Psychiatre: Votre adolescence vous a était comme volé par la mort de Malia, vous n'avez donc pas connue les joies de l'amour adolescent, le fait de se cacher, de s'aimer en secret. C'est peut-être à ça que vous pensez quand vous prenez du recul sur votre relation, vous avez vécue avec elle l'adolescence que vous n'aviez jamais eue.

-J'étais bien avec elle et c'est tous ce que je sais. Tout est allé très vite entre nous. Mes amis l'ont tout de suite apprécié et adopté, pour certains elle était la petite sœur qu'ils n'avaient jamais eu, pour d'autre la confidente que le succès avait toujours éloignée et pour moi c'était la fille qui me faisait me sentir vivant, celle qui me faisait garder les pieds sur terre. Maintenant qu'elle n'est plus là j'ai l'impression d'être perdu, j'me demande si j'existe vraiment.

Psychiatre: Le sentiment d'abandon entraine souvent une remise en question de sa personne et de son existence, vous vivez à l'évidence sa mort comme un abandon.

-Je le sais. Elle était celle qui m'accompagnait durant mes sorties nocturnes, celle  avec qui j'apprenais de nouveau à aimer. Lorsque j'ai appris qu'elle était malade je n'ai pas reculé, je voulais être avec elle, de toute façons c'était trop tard je l'aimais déjà. Quelques mois plus tard nous n'étions plus ensembles, nous nous sommes détesté avant de redevenir amis. Et c'est à ce moment qu'elle est partie pendant plusieurs mois. Nous nous sommes remis ensemble un moment après son retour, comme quoi l'amour triomphe toujours, au début tout allé bien, ça devait être la fin des traitements, la fin de la peur constante de mourir, la fin de tout ce merdier médical, mais au final ça a était le contraire la maladie c'était répandu et du jour au lendemain on est passé d'un amour éternelle à un amour éphémère.

Psychiatre: C'est bien de mettre des mots là-dessus, vous m'avez dit qu'elle était partie. Comment avez-vous vécu ce moment?

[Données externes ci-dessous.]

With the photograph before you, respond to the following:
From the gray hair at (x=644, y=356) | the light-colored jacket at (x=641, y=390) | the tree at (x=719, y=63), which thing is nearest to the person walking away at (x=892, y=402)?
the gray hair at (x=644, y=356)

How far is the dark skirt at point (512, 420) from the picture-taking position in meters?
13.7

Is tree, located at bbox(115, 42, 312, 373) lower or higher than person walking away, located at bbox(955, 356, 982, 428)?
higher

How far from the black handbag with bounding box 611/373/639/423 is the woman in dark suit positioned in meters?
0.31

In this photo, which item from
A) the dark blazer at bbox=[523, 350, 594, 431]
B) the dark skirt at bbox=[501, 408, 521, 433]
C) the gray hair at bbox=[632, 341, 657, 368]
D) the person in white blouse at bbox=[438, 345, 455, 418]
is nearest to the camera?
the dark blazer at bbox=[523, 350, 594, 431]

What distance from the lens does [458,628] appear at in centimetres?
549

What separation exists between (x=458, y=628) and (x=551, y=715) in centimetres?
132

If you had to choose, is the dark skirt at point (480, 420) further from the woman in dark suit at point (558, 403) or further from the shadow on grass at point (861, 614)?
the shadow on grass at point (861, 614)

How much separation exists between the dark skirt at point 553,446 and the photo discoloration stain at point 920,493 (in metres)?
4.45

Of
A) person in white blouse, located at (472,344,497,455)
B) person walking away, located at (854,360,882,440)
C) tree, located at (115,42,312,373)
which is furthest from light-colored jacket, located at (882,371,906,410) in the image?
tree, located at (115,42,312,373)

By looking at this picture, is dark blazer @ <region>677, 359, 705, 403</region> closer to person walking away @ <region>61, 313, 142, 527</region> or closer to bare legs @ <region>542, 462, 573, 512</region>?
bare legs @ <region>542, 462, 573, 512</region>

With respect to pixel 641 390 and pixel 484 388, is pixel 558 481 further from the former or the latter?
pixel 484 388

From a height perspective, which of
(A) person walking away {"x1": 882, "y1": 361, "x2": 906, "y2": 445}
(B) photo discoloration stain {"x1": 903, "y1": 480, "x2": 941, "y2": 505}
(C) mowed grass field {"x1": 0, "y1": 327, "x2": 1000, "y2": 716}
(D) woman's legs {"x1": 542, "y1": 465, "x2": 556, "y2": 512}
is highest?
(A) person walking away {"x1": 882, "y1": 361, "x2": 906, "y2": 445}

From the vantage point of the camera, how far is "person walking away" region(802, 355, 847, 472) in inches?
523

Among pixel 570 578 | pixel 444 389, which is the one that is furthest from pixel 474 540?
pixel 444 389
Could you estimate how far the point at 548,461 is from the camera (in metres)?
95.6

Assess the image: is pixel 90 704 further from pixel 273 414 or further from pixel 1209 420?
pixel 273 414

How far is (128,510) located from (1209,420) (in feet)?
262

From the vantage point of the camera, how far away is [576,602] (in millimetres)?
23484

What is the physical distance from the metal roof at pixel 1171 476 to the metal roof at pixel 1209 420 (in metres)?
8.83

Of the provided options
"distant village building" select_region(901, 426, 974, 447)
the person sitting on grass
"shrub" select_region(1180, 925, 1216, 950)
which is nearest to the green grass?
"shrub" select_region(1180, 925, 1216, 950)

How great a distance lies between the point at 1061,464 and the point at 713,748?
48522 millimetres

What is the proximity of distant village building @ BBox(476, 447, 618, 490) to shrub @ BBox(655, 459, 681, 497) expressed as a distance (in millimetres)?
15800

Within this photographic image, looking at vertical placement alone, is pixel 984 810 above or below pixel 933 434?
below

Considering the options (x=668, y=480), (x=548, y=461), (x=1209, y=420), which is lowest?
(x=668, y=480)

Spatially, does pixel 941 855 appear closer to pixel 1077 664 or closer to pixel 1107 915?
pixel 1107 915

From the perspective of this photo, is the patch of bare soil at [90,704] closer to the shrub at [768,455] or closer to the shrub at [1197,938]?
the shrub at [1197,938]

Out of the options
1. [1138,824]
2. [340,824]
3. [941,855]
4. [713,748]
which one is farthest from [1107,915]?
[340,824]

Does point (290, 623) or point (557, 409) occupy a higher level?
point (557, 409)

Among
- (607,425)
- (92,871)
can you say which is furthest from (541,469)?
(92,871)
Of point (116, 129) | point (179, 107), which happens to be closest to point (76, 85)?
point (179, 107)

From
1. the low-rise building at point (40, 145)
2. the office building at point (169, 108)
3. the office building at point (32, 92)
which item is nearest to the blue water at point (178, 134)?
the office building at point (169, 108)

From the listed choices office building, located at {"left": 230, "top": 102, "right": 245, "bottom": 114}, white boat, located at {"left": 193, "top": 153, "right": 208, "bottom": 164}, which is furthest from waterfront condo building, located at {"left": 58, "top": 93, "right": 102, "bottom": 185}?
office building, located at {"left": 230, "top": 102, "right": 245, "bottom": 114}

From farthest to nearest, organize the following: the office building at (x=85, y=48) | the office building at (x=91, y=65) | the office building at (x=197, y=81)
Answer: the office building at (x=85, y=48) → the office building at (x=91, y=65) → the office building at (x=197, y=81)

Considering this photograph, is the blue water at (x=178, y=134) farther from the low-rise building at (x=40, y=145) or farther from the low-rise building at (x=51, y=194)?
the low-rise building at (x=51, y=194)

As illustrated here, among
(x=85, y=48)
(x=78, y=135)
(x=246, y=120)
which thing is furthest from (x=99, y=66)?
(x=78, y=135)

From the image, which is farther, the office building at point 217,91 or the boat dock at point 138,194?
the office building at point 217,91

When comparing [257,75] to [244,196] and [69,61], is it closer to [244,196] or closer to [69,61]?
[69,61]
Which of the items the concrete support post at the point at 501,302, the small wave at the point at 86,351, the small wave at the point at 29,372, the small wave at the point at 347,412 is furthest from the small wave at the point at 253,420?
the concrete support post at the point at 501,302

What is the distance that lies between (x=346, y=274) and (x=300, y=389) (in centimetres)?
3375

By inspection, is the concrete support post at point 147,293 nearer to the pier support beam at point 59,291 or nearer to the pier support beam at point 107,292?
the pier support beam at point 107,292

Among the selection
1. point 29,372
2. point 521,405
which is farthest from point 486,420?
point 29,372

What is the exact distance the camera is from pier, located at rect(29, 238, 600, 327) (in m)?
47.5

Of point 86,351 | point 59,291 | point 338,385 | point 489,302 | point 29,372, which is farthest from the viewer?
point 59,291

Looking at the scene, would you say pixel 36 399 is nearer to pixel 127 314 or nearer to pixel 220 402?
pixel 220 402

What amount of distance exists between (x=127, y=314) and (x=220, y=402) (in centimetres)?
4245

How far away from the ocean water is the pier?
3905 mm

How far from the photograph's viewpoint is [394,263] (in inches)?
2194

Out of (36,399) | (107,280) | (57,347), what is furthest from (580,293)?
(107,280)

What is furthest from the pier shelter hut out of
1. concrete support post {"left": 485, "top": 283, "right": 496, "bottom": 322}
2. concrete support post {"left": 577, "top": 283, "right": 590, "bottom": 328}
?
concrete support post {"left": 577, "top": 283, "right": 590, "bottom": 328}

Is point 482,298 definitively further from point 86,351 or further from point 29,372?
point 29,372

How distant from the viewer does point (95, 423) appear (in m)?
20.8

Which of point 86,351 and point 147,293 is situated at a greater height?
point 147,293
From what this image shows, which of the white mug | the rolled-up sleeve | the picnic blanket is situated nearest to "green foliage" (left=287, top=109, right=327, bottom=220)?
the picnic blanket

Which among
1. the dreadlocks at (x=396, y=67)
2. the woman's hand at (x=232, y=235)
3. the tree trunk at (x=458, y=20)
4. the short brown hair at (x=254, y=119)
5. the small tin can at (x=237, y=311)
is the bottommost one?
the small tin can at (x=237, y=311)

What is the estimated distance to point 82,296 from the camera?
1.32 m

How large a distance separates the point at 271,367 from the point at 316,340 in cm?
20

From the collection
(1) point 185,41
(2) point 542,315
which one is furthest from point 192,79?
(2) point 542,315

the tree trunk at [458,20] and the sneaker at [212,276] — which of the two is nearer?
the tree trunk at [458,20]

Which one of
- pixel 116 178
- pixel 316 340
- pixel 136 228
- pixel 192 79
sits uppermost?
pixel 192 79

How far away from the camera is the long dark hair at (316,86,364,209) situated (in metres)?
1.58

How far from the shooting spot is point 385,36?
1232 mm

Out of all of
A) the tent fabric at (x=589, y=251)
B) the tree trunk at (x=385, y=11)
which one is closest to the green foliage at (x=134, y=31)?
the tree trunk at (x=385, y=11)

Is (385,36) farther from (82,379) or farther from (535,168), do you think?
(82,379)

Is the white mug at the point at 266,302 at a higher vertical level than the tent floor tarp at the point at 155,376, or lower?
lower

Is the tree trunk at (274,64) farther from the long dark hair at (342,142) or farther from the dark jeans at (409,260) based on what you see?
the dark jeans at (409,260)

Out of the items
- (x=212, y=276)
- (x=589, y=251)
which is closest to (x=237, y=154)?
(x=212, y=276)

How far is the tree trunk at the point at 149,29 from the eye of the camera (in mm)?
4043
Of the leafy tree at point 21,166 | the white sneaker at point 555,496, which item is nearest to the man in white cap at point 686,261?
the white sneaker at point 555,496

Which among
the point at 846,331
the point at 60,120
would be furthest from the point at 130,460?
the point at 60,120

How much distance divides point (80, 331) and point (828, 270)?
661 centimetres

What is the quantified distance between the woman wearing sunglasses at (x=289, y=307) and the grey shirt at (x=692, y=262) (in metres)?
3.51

-J'ai ressenti de l'abandon, de la peur et de la haine. Personne n'avait de nouvelles, personnes ne savait où elle pouvait être. Lorsqu'elle est revenue nous sommes tous retombé brutalement sur terre, j'avais une nouvelle copine que je n'aimais pas, qui ne me correspondait pas. Je voulais qu'elle remplace le vide que Sacha avait laissé en moi, mais elle n'y est jamais parvenue. C'est seulement quelques mois plus tard que j'ai compris pourquoi elle avait agi ainsi.

Psychiatre: Pourquoi?

- Nous pensions que nous pourrions rester amis, mais c'était impossible, on s'aimait trop pour ça. Elle est partie pour cette raison mais aussi parce qu'elle ne voulait pas me faire revivre ce que j'avais vécu avec Malia.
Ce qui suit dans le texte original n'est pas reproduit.